EXERCISE DESCRIPTION -> Images in the entries are to be skipped, and everything else is to be written out exactly.

RECORDS PROVIDED ->
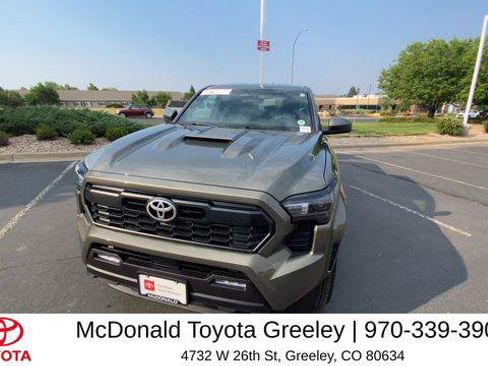 Certified 2025 Toyota Tacoma TRD Sport AWD/4WD image 4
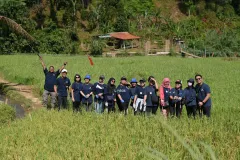 ZURICH-INSURANCE-TREKKING-CLEAN-UP-DAN-CSR-9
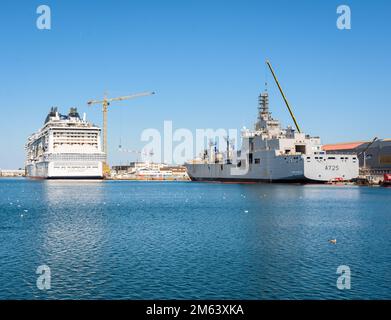 La nave da crociera MSC Euribia e la nave navale Jacques Chevallier in costruzione nel cantiere navale Chantiers de l'Atlantique a Saint-Nazaire, Francia Foto Stock
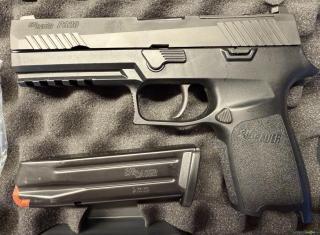 SIG-Sauer P320 9x19mm Parabellum/Luger/NATO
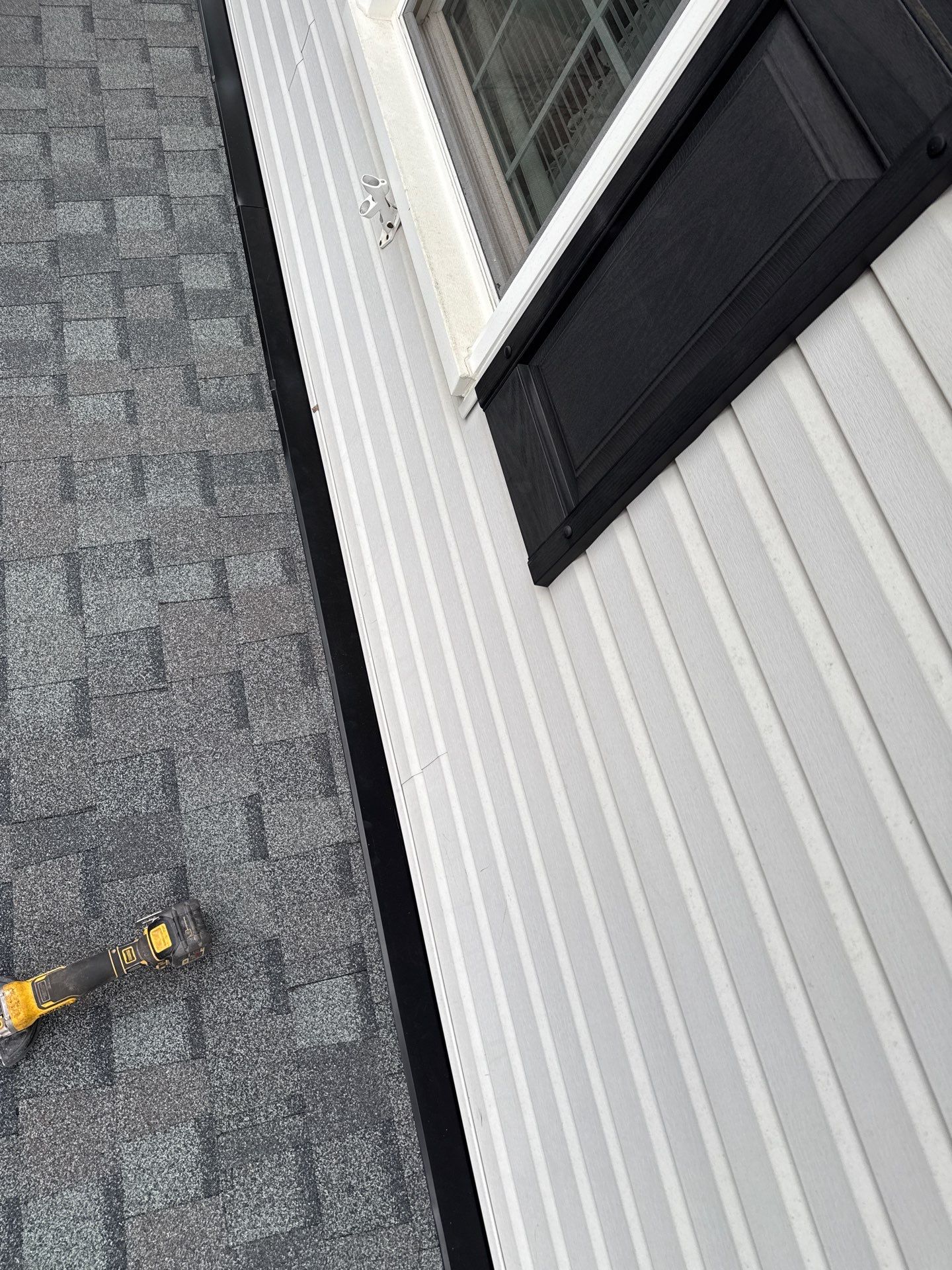 West Springfield: Residential Roof Replacement with CertainTeed Landmark in Colonial Slate by RM Banning, Inc.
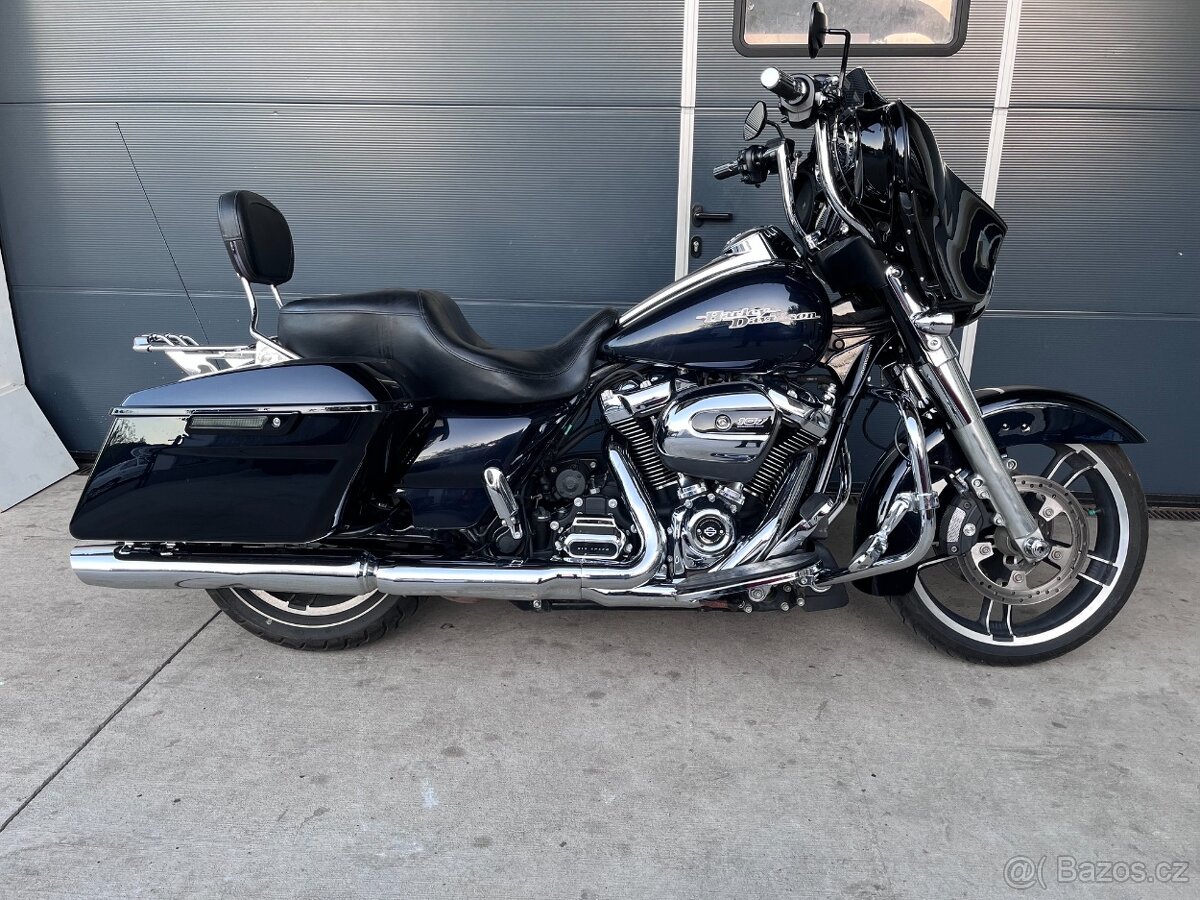 HARLEY DAVIDSON STREET GLIDE - 8
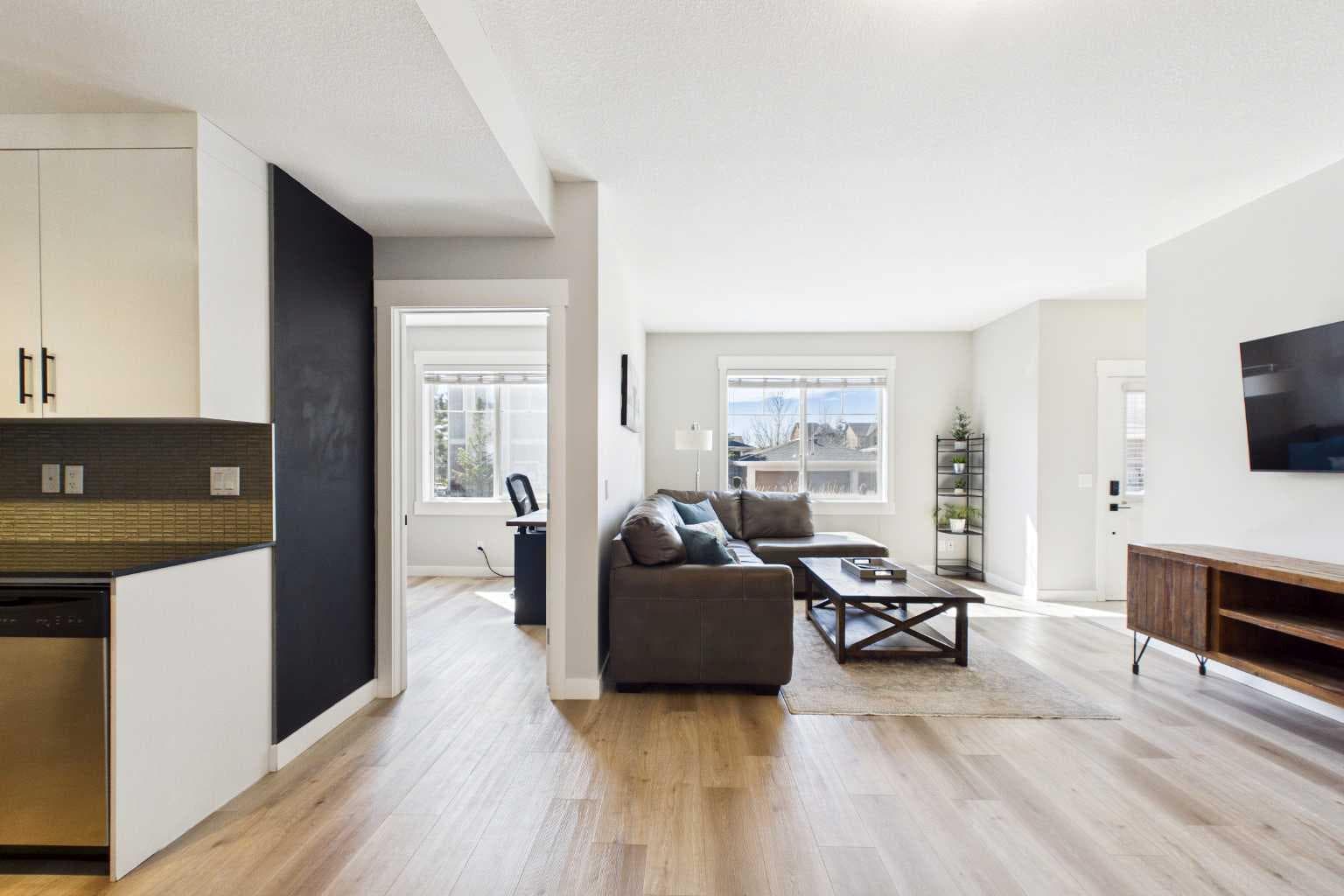 1, 67 West Coach Manor SW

SOLUTION FOR THIS TASK ->
 Certified 2025 Toyota Tacoma TRD Sport AWD/4WD image 4
 ZURICH-INSURANCE-TREKKING-CLEAN-UP-DAN-CSR-9
 La nave da crociera MSC Euribia e la nave navale Jacques Chevallier in costruzione nel cantiere navale Chantiers de l'Atlantique a Saint-Nazaire, Francia Foto Stock
 SIG-Sauer P320 9x19mm Parabellum/Luger/NATO
 West Springfield: Residential Roof Replacement with CertainTeed Landmark in Colonial Slate by RM Banning, Inc.
 HARLEY DAVIDSON STREET GLIDE - 8
 1, 67 West Coach Manor SW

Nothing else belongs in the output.